Somebody told the Japs. He was seeing a local girl, I think. It was crass stupidity, because it
was getting near the end, and we knew it. We were in bed one night, and the Japs ordered us
out onto the parade ground. They counted us, found one was missing, and said: "Where is he?"
We didn't know. So they said: "You'll stay here till he comes back. Or until somebody tells us
where he is." I think we were there for four or five hours, after which the Japs said we would go
back to our huts. Somebody said: "1 just saw Bluey go into the hut." He'd come in while this
was going on and gone back into his hut. And we went back, and he said: "What will I do!"
And he was told: "Well, it's up to you. You either go, get out of here, or tell them you're back."

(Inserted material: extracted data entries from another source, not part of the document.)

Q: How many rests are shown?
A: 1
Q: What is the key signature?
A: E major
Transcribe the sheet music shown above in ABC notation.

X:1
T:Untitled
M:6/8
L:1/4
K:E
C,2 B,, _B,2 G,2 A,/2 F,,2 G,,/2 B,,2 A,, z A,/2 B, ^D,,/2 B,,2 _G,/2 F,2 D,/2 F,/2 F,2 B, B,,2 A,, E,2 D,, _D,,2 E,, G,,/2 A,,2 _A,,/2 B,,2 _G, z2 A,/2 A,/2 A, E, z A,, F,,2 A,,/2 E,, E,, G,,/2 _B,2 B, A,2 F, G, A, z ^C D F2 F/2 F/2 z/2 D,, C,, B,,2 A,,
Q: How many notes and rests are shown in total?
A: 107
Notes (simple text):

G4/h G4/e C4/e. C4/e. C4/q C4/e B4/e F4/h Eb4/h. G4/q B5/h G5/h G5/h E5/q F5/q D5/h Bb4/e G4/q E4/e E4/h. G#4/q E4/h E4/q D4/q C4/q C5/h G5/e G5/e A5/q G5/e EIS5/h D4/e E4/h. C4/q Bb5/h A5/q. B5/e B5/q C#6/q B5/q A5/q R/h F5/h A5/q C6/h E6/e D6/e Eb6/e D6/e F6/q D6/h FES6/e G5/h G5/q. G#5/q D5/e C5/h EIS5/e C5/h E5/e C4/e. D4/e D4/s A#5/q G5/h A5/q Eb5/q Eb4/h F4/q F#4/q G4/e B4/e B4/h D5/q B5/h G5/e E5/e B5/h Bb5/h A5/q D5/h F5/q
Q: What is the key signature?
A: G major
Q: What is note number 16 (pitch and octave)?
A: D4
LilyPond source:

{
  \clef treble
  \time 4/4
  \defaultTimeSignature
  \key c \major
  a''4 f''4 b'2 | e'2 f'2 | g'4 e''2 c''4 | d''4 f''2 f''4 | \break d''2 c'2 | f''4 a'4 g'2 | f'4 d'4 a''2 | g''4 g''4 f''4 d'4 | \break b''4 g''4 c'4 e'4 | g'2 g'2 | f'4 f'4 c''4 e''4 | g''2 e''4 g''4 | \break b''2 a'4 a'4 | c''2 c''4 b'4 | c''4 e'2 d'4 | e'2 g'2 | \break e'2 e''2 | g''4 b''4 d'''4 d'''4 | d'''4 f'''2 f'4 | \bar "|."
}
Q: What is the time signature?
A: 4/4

And he said: "Well, I don't know if I'll go, as there's nowhere to go." Which was right. He said:
"I'll take my chance." So he gave himself up. Early in the morning we saw him walking out of the
front gate with three guards, and we asked a Jap guard what was going on. And he told us
Bluey was going to show the Japs where he got out through the fence. And it was only three or
four minutes later we heard a shot. The guards came back, and we had to go over and get him.
And we wanted to know why. And they said he'd tried to escape. This was ridiculous. He had
nowhere to go.
'We heard that the war was over from the Thais. We were out on a working party, a dozen of
us. We were out overnight. And in the morning a Jap motorcycle raced in and we heard a great
jabbering in Japanese, and they rushed us into a truck and took us back to the camp. And as
we were going into the camp there were some Thais bringing in some rice. And they said: "War
finish." Nothing more was said until the next day.
The next day the Japanese commander came out after getting us all out on the parade ground.
He said, through an interpreter, that the great East Asia war was finished - 'You are now free
men, and you will be going back to your families." Blah, blah, blah. There wasn't a sound. I
reckon that camp must have held about 1,000 men. And there wasn't a sound. It was stunning -
eerie. You'd think there would have been raucous laughter, or catcalls, or cheers. There was
nothing. Not a sound. And everybody broke away and wandered back to their huts.
'But then it started. And we sat there and said: "God!"
We went out of the camp and sank a lot of grog in the town, which was a six or seven kilometre
walk away. Rice wine. We were out of our minds. We couldn't really take it, and afterwards
were a lot sicker. But that's when we started to enjoy it - being free.